4. Loss & Optimization
Now we have our MLP structure, how does the network actually learn from our dataset?
As an example, let's say we take an image of a handwritten 3 and feed it into the network.
If the Class Scores the network incorrectly thinks it is actually an 8, we can tell our network to learn from the mistake.
To measure any mistakes the network is making we use a loss function, whose job it is to measure the difference between the predicted and true class labels.
Using backpropagation we can calculate the gradient of the loss with respect to the models' weight. In order words, we quantify how bad a particular weight is in order to determine which weights in the network are responsible for the errors.
Using this calculation we can choose an optimization function, which gives us a way to calculate a better weight value.
A common way to do this (as is shown in the Keras repo) is to apply a
softmax activation function to the output layer to convert the Class Scores into probabilities.
Now, the output is the model's predicted probability of each image class.
In order to get the model's prediction closer to the truth, we need to define a measure of exactly how far off the model currently is perfection.
Since we're creating a multi-class image classifier, we use the
categorical cross-entropy loss.
As the model trains, the goal will be to find the weights that minimize this loss function and output the most accurate predictions.
The standard method for minimizing the loss and optimizing for the best weight values is called Gradient Descent.
5. Model Validation
So how do we determine the exact number of epochs to train our model for?
We of course want the model to be accurate, but not overfit the training data.
One method that's used in practice is breaking the dataset into 3 sets:
- Training Set
- Validation Set
- Test Set
Each set is treated separately by the model.
The model looks at the training set only when it's training and deciding how to modify its weights.
After each training epoch, we check how the model is doing by looking at the training loss and the loss on the validation set.
It's important to note, however, that the training set does not use any of the validation set during backpropagation.
Since the model doesn't use the validation set for deciding its weights it can tell us if we're overfitting the training set.
To summarize model validation:
- We use the training set to update the model weights.
- We use the validation set to check how well the model generalizes to a dataset separate from the training set.
- The test set is used to check the accuracy of the trained model.
Image Classification: Step-by-Step Review
So far we've discussed how to approach the task of image classification, let's review this process step-by-step.
- Load the dataset and visualize our data
- Preprocess the data by normalizing it and converting it to a tensor
- Define a model architecture - in this step it's useful to research how others have approached this task or a similar one before
- Train the model - we do this by defining loss and optimization functions and then proceed with training the model
- Save the best model - consider using a validation set to select and save the best model during training
- Test the trained model on unseen data
6. Convolutional Neural Networks for Image Classification
So far we have used MLPs for image classification.
For the MNIST database, which is very clean and pre-processed and MLP will do fine for this task.
For most image classification tasks, however, Convolutional Neural Networks are far superior to MLPs.
In the case of real-world messy image data, CNNs are the way to go.
To understand why, remember that with MLPs we first convert the image into a vector.
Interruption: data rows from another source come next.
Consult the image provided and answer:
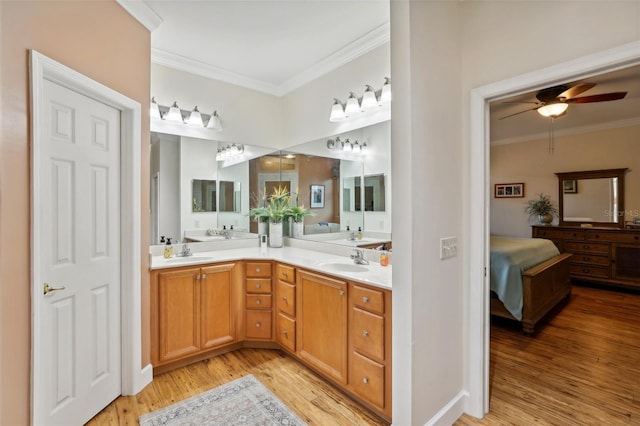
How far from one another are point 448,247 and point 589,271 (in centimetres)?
498

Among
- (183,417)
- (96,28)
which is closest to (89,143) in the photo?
(96,28)

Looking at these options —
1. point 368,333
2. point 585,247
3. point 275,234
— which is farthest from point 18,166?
point 585,247

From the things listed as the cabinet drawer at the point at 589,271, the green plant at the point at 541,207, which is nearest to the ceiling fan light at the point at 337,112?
the cabinet drawer at the point at 589,271

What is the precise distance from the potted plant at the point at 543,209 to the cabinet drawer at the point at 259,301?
5.43 meters

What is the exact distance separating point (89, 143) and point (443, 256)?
2299 millimetres

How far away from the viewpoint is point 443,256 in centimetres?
179

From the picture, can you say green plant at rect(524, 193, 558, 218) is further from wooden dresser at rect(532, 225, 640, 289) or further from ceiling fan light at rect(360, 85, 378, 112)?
ceiling fan light at rect(360, 85, 378, 112)

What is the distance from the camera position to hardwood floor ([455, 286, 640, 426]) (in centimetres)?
196

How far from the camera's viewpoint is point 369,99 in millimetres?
2709

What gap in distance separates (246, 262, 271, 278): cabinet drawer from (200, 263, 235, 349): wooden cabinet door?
0.18 m

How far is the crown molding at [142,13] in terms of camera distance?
2077 mm

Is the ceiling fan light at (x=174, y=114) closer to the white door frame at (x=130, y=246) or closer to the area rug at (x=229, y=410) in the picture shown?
the white door frame at (x=130, y=246)

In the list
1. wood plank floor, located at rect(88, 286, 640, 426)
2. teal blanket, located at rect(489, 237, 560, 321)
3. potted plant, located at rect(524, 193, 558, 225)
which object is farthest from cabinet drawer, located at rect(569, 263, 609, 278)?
teal blanket, located at rect(489, 237, 560, 321)

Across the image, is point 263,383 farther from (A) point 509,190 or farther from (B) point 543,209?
(A) point 509,190
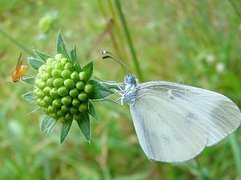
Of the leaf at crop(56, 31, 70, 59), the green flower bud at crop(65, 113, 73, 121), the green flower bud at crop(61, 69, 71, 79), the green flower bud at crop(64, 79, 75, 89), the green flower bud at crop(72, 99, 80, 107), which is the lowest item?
the green flower bud at crop(65, 113, 73, 121)

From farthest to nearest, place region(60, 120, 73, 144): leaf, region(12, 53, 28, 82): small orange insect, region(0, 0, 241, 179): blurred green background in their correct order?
1. region(0, 0, 241, 179): blurred green background
2. region(12, 53, 28, 82): small orange insect
3. region(60, 120, 73, 144): leaf

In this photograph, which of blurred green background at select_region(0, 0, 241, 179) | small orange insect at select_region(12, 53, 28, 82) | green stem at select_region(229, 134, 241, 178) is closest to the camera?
small orange insect at select_region(12, 53, 28, 82)

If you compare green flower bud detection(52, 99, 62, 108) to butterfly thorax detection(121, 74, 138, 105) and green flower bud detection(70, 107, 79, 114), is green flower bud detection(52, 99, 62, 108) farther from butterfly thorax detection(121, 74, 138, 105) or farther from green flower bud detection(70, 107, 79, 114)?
butterfly thorax detection(121, 74, 138, 105)

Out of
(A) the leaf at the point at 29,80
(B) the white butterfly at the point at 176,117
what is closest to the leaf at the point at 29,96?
(A) the leaf at the point at 29,80

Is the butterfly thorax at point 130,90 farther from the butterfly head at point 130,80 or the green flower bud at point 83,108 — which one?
the green flower bud at point 83,108

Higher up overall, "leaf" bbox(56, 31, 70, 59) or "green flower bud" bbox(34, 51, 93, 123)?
"leaf" bbox(56, 31, 70, 59)

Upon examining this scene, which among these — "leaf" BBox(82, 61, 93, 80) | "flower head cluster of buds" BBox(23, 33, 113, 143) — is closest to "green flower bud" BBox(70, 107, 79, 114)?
"flower head cluster of buds" BBox(23, 33, 113, 143)

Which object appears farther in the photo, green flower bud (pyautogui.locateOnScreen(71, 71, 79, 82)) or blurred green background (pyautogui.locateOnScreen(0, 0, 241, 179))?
blurred green background (pyautogui.locateOnScreen(0, 0, 241, 179))

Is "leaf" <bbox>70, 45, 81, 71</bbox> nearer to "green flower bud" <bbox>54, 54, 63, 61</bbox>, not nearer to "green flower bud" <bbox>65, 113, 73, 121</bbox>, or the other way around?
"green flower bud" <bbox>54, 54, 63, 61</bbox>
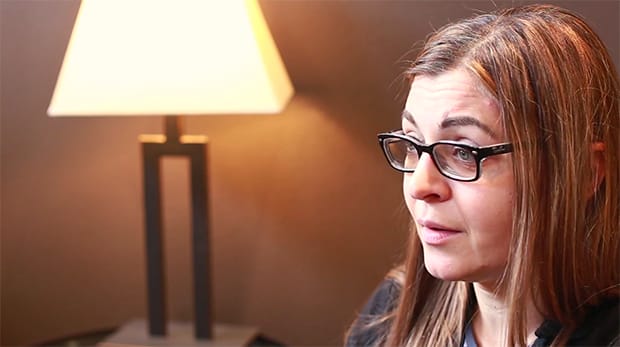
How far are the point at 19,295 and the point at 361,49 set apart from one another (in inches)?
36.9

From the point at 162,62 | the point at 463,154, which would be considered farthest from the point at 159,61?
the point at 463,154

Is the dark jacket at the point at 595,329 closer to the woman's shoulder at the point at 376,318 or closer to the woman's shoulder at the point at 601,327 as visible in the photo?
→ the woman's shoulder at the point at 601,327

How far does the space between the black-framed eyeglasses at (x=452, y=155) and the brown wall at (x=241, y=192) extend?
500 millimetres

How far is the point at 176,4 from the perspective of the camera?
3.90 ft

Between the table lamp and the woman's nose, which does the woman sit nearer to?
the woman's nose

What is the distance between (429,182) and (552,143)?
14 cm

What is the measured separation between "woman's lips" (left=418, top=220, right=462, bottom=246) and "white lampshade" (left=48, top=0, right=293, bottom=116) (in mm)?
408

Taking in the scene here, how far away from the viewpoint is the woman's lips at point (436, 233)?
0.88 m

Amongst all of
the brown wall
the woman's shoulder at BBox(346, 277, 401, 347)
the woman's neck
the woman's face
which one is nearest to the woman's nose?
the woman's face

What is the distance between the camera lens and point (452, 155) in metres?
0.87

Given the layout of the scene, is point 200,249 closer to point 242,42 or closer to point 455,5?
point 242,42

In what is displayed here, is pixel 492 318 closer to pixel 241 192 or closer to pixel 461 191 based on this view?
pixel 461 191

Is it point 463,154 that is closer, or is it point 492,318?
point 463,154

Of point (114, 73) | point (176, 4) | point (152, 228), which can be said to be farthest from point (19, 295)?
point (176, 4)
The MLP treats this converted image as a simple vector of numbers with no special structure. It doesn't take into account that these numbers were originally spatially arranged in a grid.
CNNs, on the other hand, are built for the exact purpose of working with the patterns of multidimensional data.
CNNs understand that image pixels that are closer together are more related than pixels that are far apart.
Before moving forward let's review a few differences between CNNs and MLPs.
- Only use fully connected layers
- Only accept vectors as input
- Also use sparsely connected layers
- Also accept matrices as input
7. Convolutional Layers
A convolutional neural network is a special kind of neural network in that it can remember spatial information.
The networks we've looked at so far for the image classification task only look at individual inputs.
Convolutional neural networks, on the other hand, can look at the image as a whole (or in regions) and analyze groups of pixels at the same time.
The key to preserving this spatial information is something called the convolutional layer.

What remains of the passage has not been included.